We want to know how to adjust these weights to reduce the error. To do this, we calculate the partial derivative of the error with respect to each weight individually.
- Calculate for Weight₁: We find the partial derivative of the error with respect to Weight₁. This tells us: “If we hold all other 999,999 weights perfectly still and just nudge Weight₁ a tiny bit, how will the total error change?” This gives us the “slope” in the Weight₁ direction.
- Calculate for Weight₂: We repeat the process, finding the partial derivative of the error with respect to Weight₂. This tells us the slope in the Weight₂ direction.
- …and so on for all one million weights.
This is exactly what the Backpropagation algorithm (which we learned uses the Chain Rule) does. It efficiently calculates the partial derivative of the final error with respect to every single parameter in the entire network.

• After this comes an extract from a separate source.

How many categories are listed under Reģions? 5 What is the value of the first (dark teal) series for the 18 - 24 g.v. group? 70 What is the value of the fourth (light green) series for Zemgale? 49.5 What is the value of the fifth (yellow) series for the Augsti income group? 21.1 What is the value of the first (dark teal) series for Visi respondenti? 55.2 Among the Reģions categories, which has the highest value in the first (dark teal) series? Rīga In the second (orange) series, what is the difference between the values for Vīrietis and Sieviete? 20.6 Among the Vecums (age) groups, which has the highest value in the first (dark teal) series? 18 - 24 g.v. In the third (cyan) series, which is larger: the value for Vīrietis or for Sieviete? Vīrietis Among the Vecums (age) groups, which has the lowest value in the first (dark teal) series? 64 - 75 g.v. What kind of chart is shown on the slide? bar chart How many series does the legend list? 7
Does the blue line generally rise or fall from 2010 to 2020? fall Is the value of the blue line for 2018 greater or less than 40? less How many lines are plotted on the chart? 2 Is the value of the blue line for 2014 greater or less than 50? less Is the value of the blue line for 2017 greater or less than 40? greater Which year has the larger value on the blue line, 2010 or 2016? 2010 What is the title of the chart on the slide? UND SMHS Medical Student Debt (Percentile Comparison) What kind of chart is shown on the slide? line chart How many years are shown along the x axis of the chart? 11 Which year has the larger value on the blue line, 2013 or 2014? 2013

The Gradient: A Vector of All Slopes
After we’ve calculated all these individual partial derivatives, we can assemble them into a single, powerful object: a gradient.
A gradient is simply a vector where each element is the partial derivative with respect to one of the input parameters.

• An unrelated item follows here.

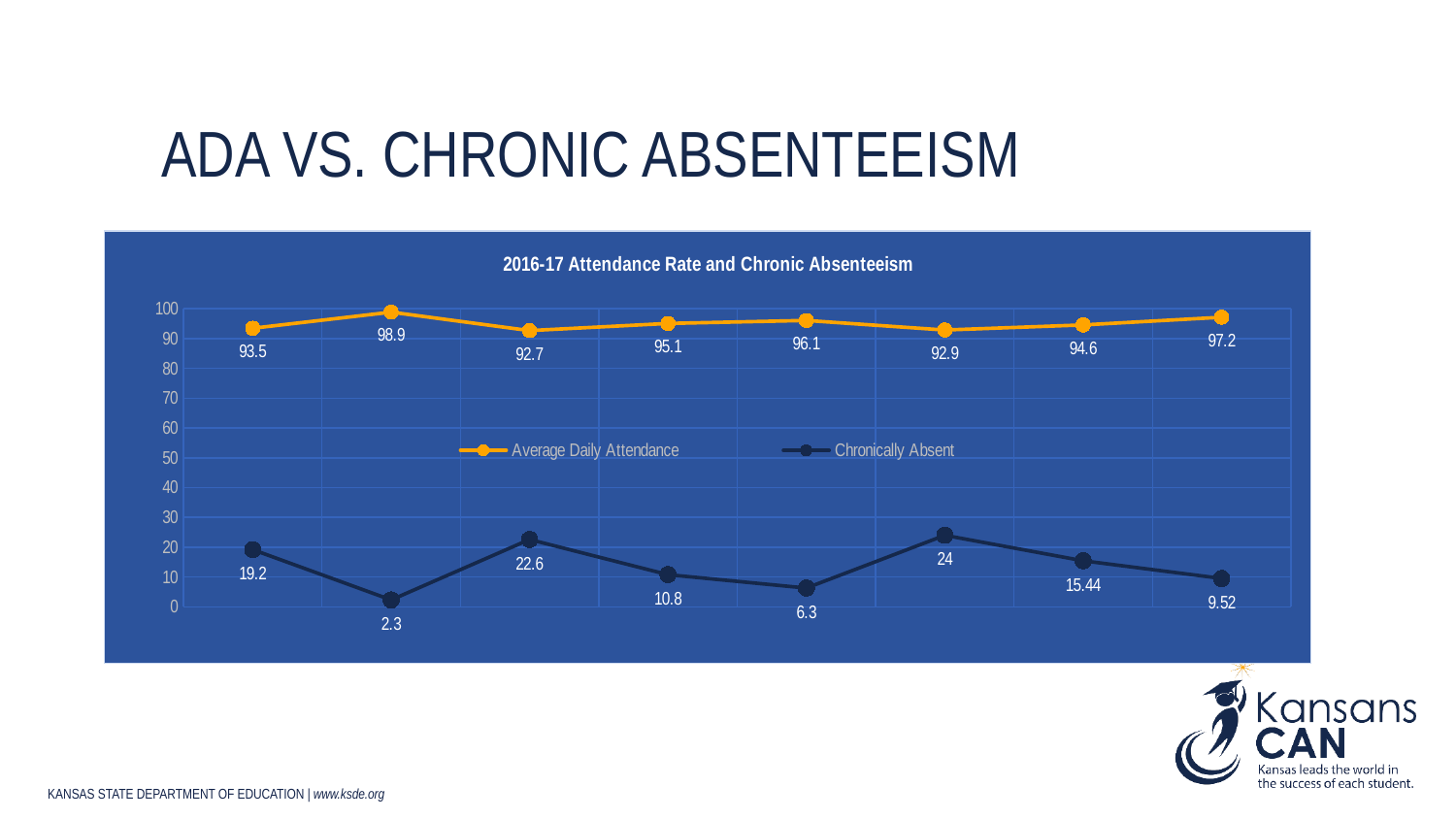
What is the Average Daily Attendance value at the first (leftmost) point? 93.5 What is the lowest value on the Average Daily Attendance line? 92.7 What is the Chronically Absent value at the last (rightmost) point? 9.52 What is the title of the chart? 2016-17 Attendance Rate and Chronic Absenteeism What type of chart is shown on the slide? Line chart What is the difference between the highest and lowest Chronically Absent values? 21.7 What is the highest value on the Average Daily Attendance line? 98.9 What is the lowest value on the Chronically Absent line? 2.3 What is the difference between the highest and lowest Average Daily Attendance values? 6.2 How many series does the chart's legend list? 2 How many data points does the Average Daily Attendance line have? 8 What is the highest value on the Chronically Absent line? 24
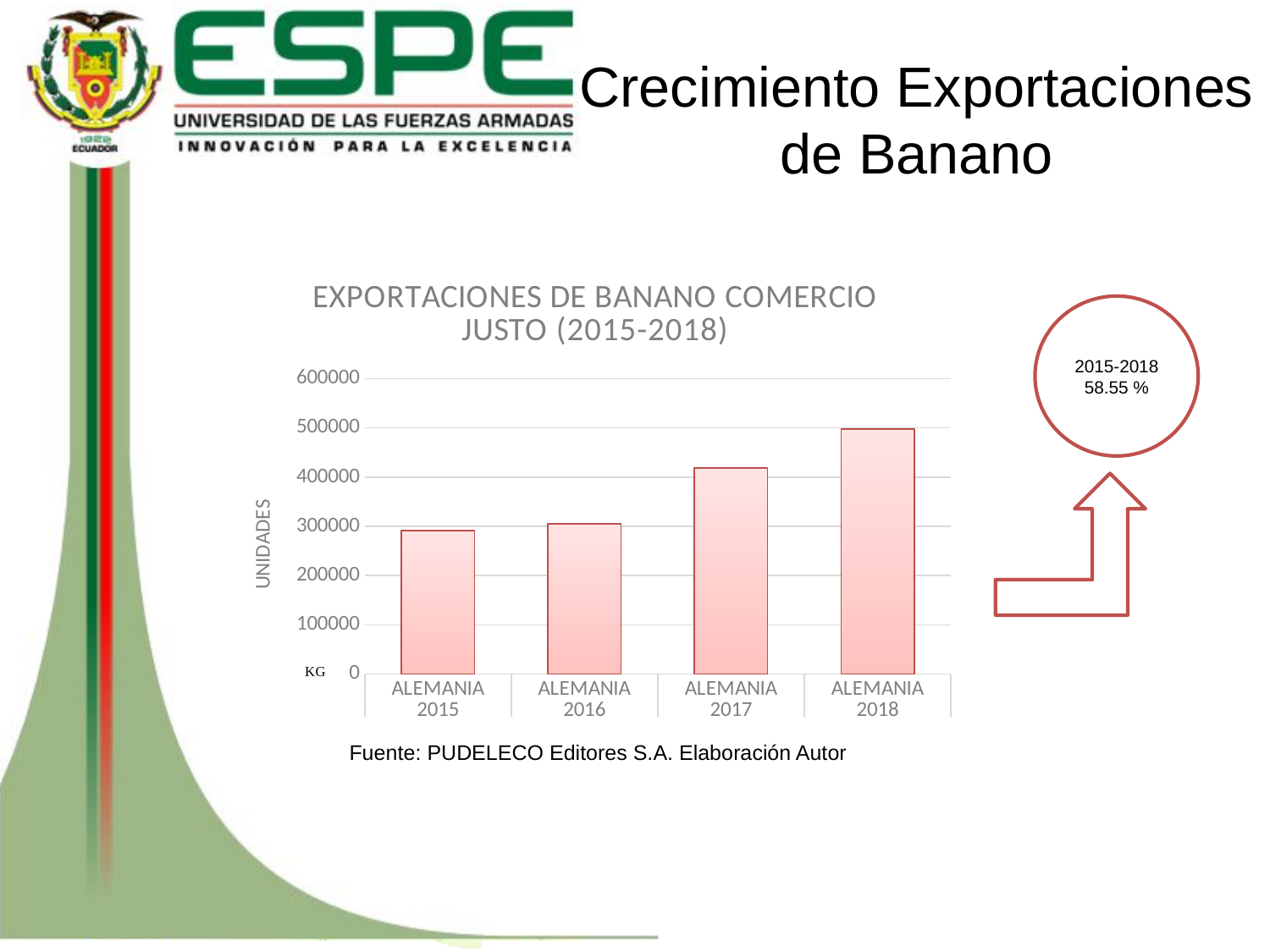
What is the title of the chart? EXPORTACIONES DE BANANO COMERCIO JUSTO (2015-2018) How many bars are plotted in the chart? 4 What kind of chart is shown on the slide? bar chart Is the value for ALEMANIA 2018 greater or less than 400000? greater Which category has the highest value in the chart? ALEMANIA 2018 Which is larger, the value for ALEMANIA 2018 or ALEMANIA 2015? ALEMANIA 2018 Is the value for ALEMANIA 2015 greater or less than 200000? greater Do the values rise or fall from ALEMANIA 2015 to ALEMANIA 2018? rise Is the value for ALEMANIA 2017 greater or less than 400000? greater What label is shown on the vertical axis of the chart? UNIDADES Which is larger, the value for ALEMANIA 2017 or ALEMANIA 2016? ALEMANIA 2017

Gradient of Error = [ (partial derivative wrt W₁), (partial derivative wrt W₂), … ]
This gradient vector is amazing. It’s a single arrow in our multi-million-dimensional error landscape that points in the direction of the steepest possible ascent. It combines all the individual “slopes” to tell us the single best direction to move in order to increase the error as quickly as possible.
And if we want to decrease the error (which is always our goal), we just take a small step in the exact opposite direction of the gradient. This process is called Gradient Descent, and it is the fundamental optimization algorithm for training almost all modern AI models. We’ll explore it in detail in our next lecture.
The partial derivative, therefore, is the tool that allows us to manage overwhelming complexity. It lets us break down a problem with millions of moving parts into a million simple questions, and the gradient assembles the answers into one clear, actionable instruction: “This way to the bottom of the valley.”